A bunch of shows are ending this season, it seems, although I guess that's true every season. I'm often tempted to watch the last episode of shows, even the ones I didn't watch, just to see how they end. Since the art of the television show is so wrapped up with trying to create the illusion of perpetual motion without abandoning the things that viewers like about the show in the first place, bringing the vehicle to a halt offers an opportunity for something unusual to happen. Closing episodes often defy the general rules of television physics. I really liked the last episode of Seinfeld, for instance, despite never liking the show (this is apparently a common dichotomy; you can either like the show or the finale, but not both). I watched a few minutes of the Alias finale, but it looked like the show was closing on a note just as superficially busy and ridiculous as it had always been. In some cases, like the West Wing and Will and Grace, I suspect that the last episodes would merely amplify the things I hated about them in the first place. I considered watching the finale of Charmed just to make sure it really ended since I genuinely fear that Fall will come around and we'll all discover that, just as James Bond always manages to escape from whatever diabolic death trap his enemies cast him in, the Charmed Ones were somehow renewed for a Dick Wolf-ishly scary number of seasons.
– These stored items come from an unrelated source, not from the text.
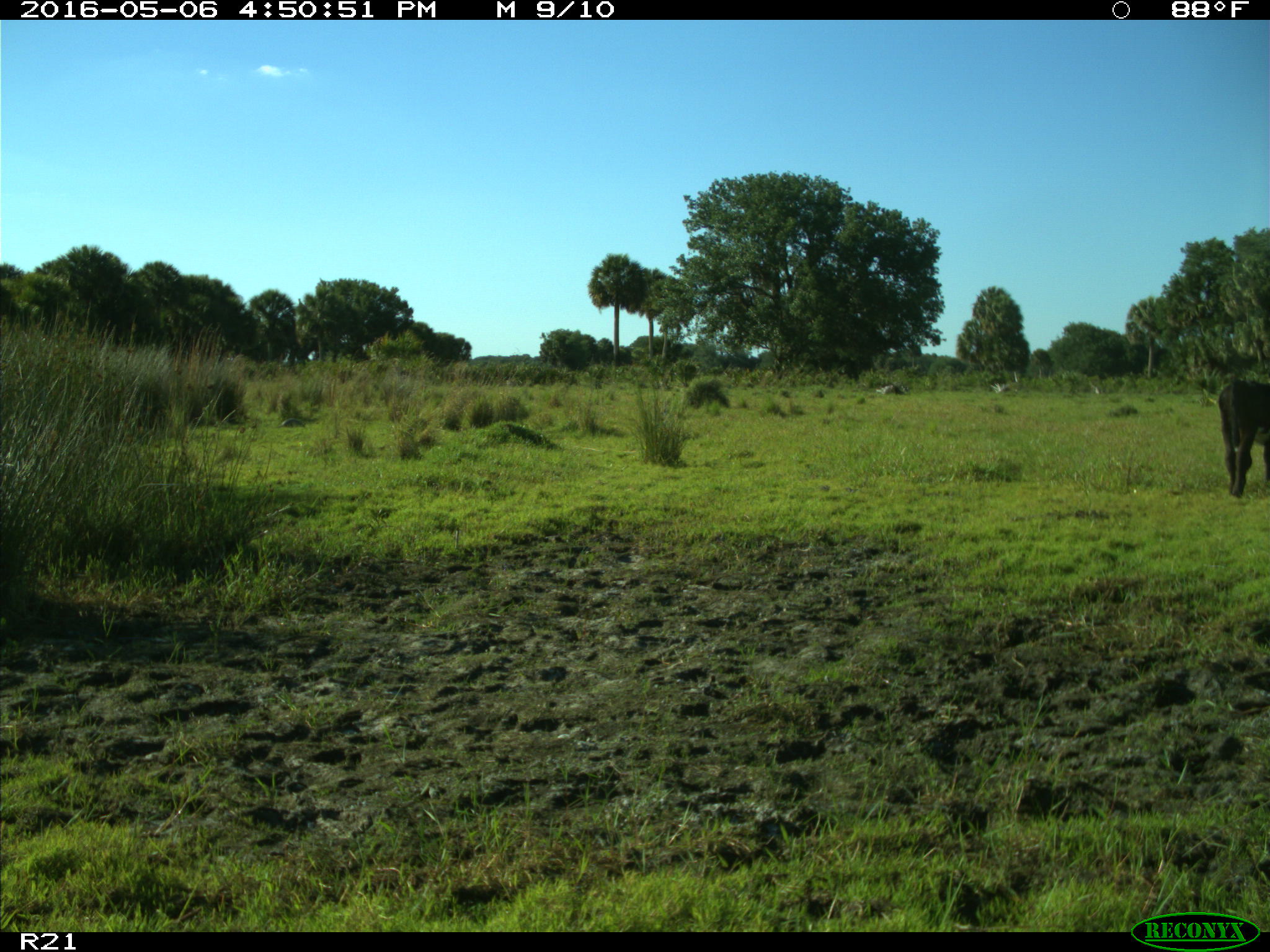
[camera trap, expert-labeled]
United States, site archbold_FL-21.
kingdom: Animalia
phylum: Chordata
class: Mammalia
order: Artiodactyla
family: Bovidae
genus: Bos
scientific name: Bos taurus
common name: domestic cow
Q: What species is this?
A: Bos taurus (domestic cow).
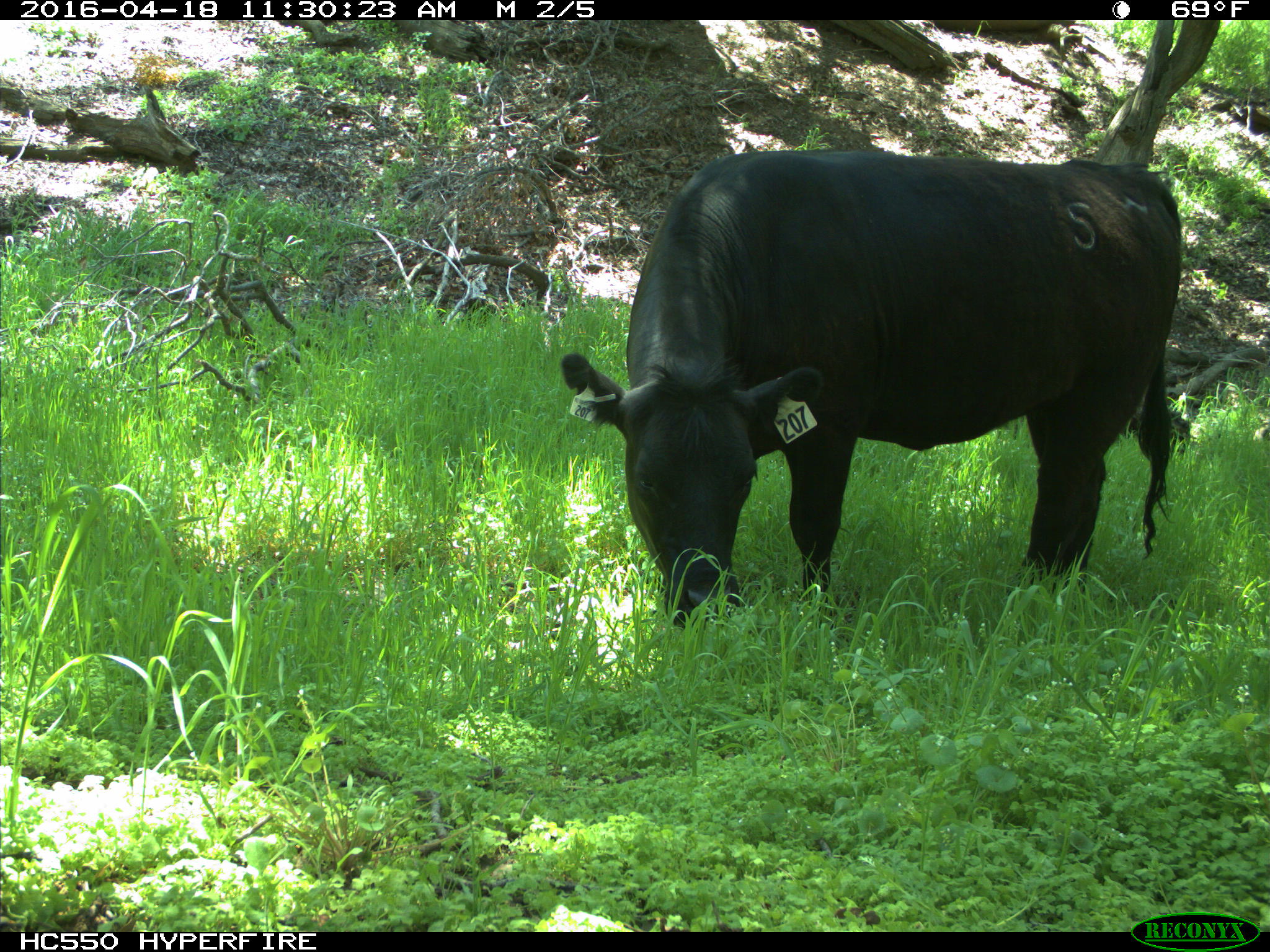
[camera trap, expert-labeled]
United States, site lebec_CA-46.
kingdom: Animalia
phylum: Chordata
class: Mammalia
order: Artiodactyla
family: Bovidae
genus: Bos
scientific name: Bos taurus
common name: domestic cow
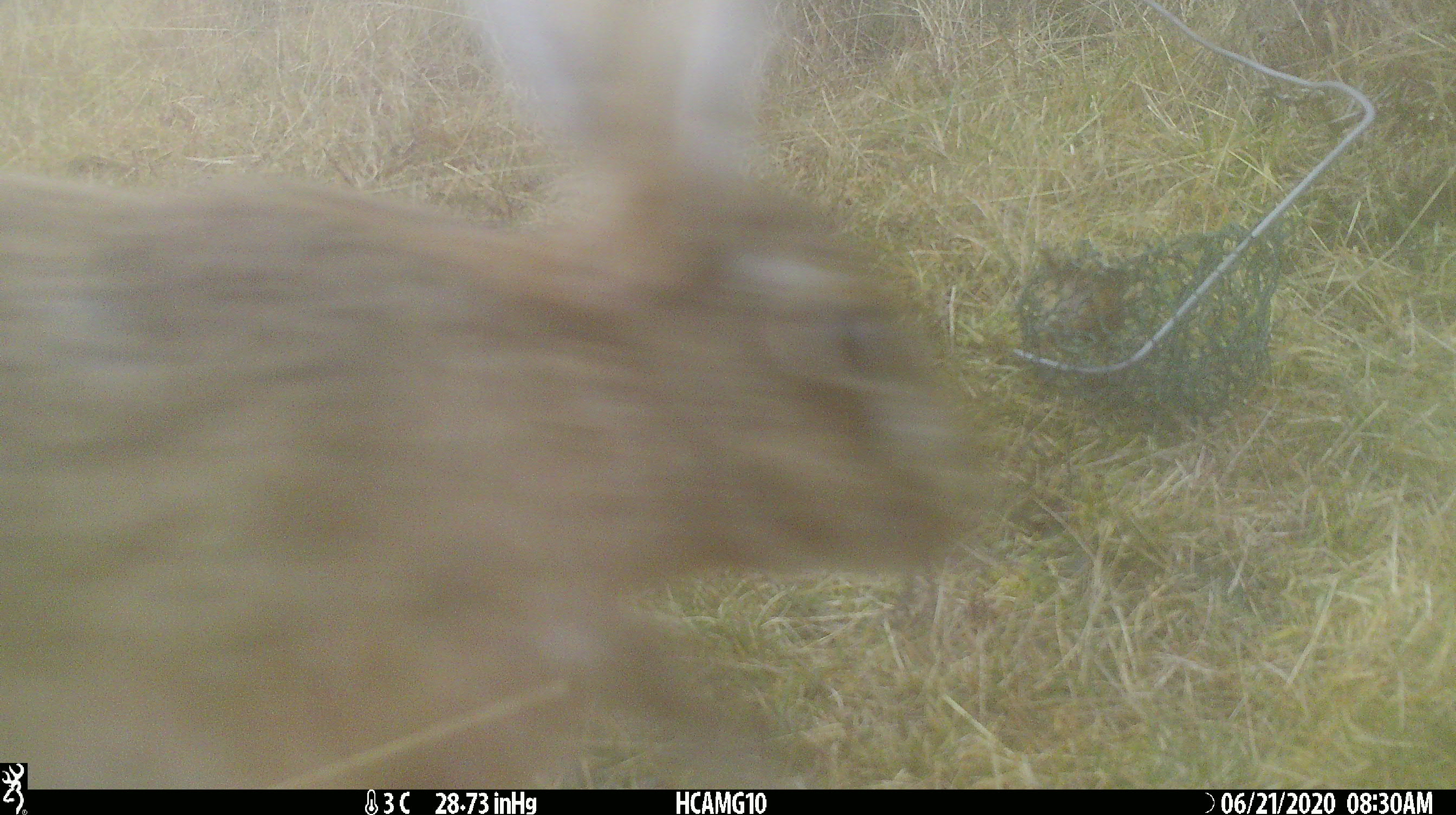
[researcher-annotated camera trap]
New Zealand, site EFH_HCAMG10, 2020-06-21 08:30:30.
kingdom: Animalia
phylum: Chordata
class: Mammalia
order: Artiodactyla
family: Bovidae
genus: Ovis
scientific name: Ovis aries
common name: domestic sheep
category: sheep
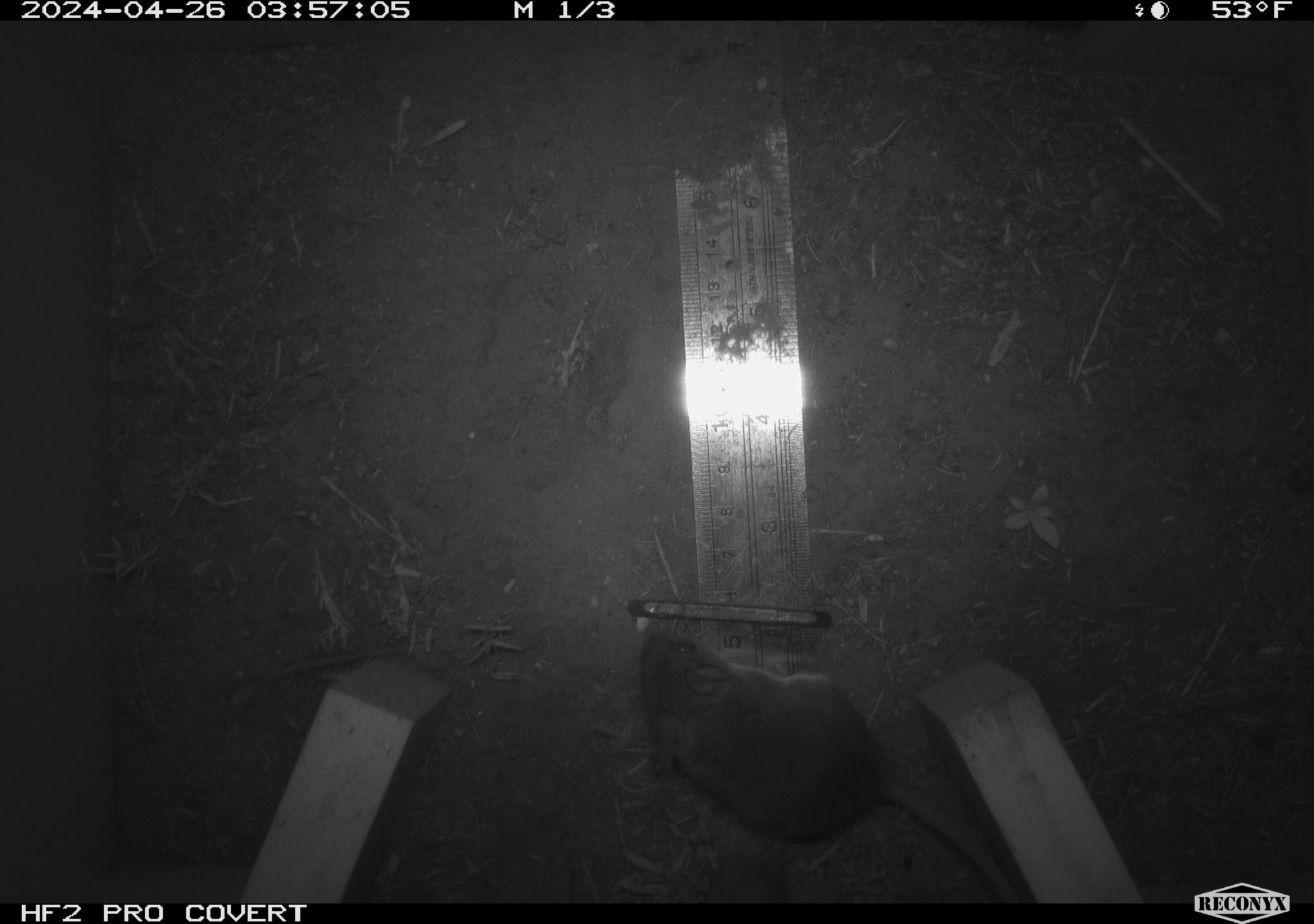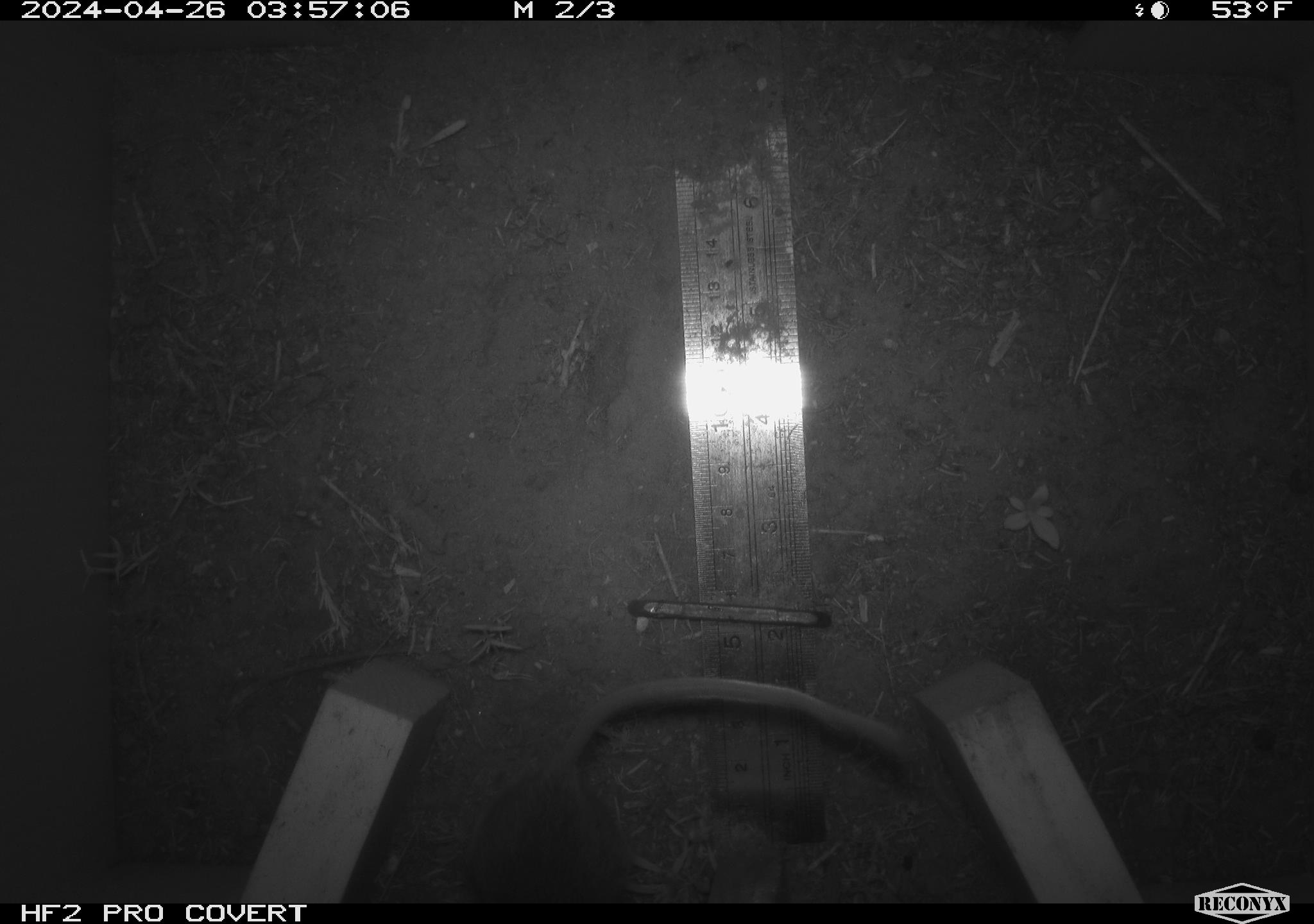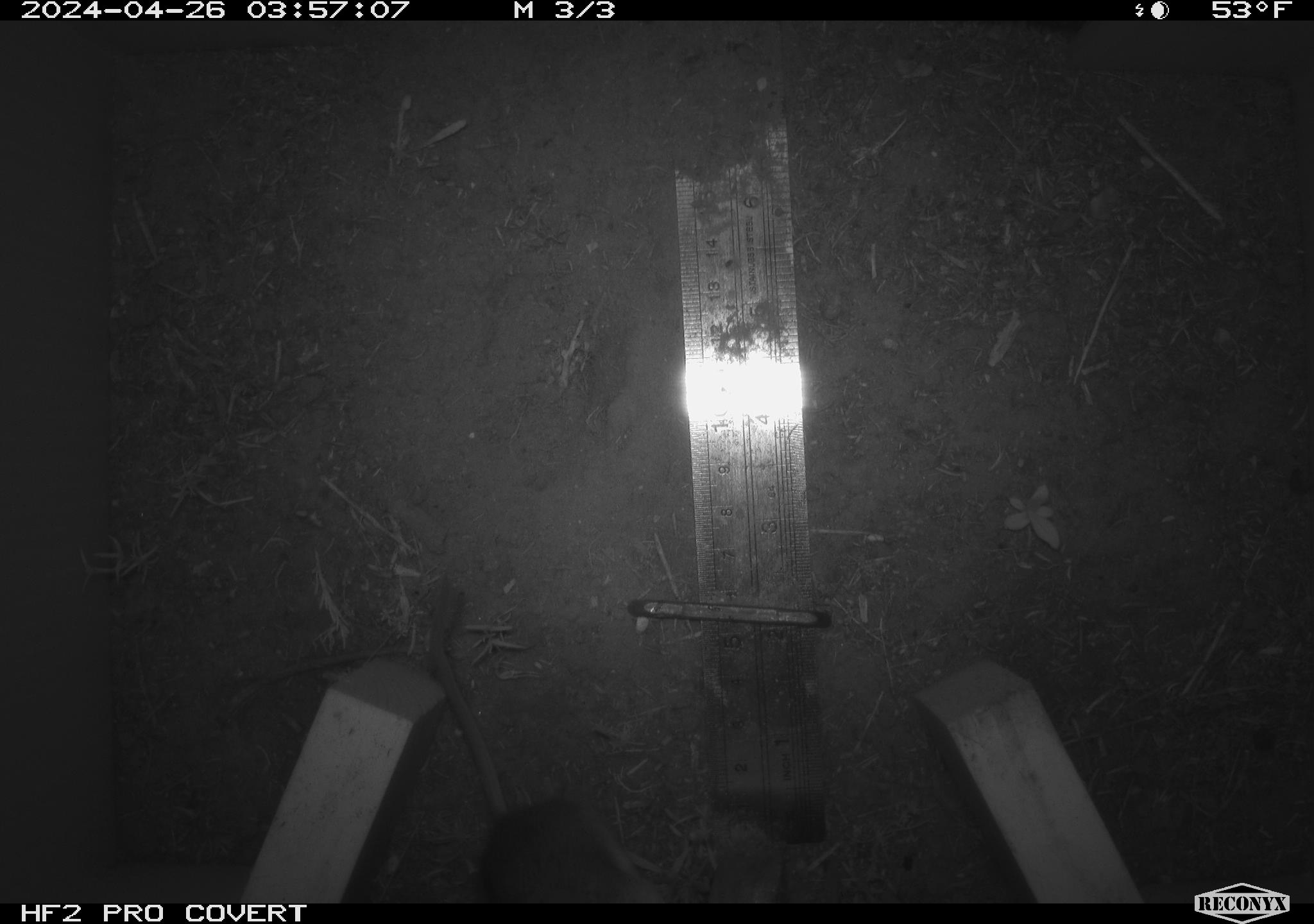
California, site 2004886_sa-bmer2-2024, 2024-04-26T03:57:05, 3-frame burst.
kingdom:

One way in which Tivo has changed my life is that it has made me realize how little I care about most of what's on television. We've set it up so that it will record "Tivo suggestions" if there's nothing else on and if there's space, and we haven't yet filled the thing up, so every day I turn the thing on to see what it recorded for me. I end up deleting pretty much all of it. I think I've only actually watched one or two things Tivo has independently recorded on my behalf. What's more, I look at the list of things I actually asked it to record for me and often feel like they're just not worth watching. Maybe I would have watched whatever it was if it had been on when I set it to record, but now I don't feel like it anymore. I kind of expected this. I tend to see television as a serendipitous alternative to DVDs, but now that it's just a bunch of recordings that I didn't choose to buy, I don't know that I want it.
Since I haven't watched any of the major shows this season, I suppose I could just rent them and watch them all in a row now, if I wanted to. What network was it that used to have a slogan that a rerun isn't a rerun if it's "new to you"? I can't remember, but I guess it's all new to me now.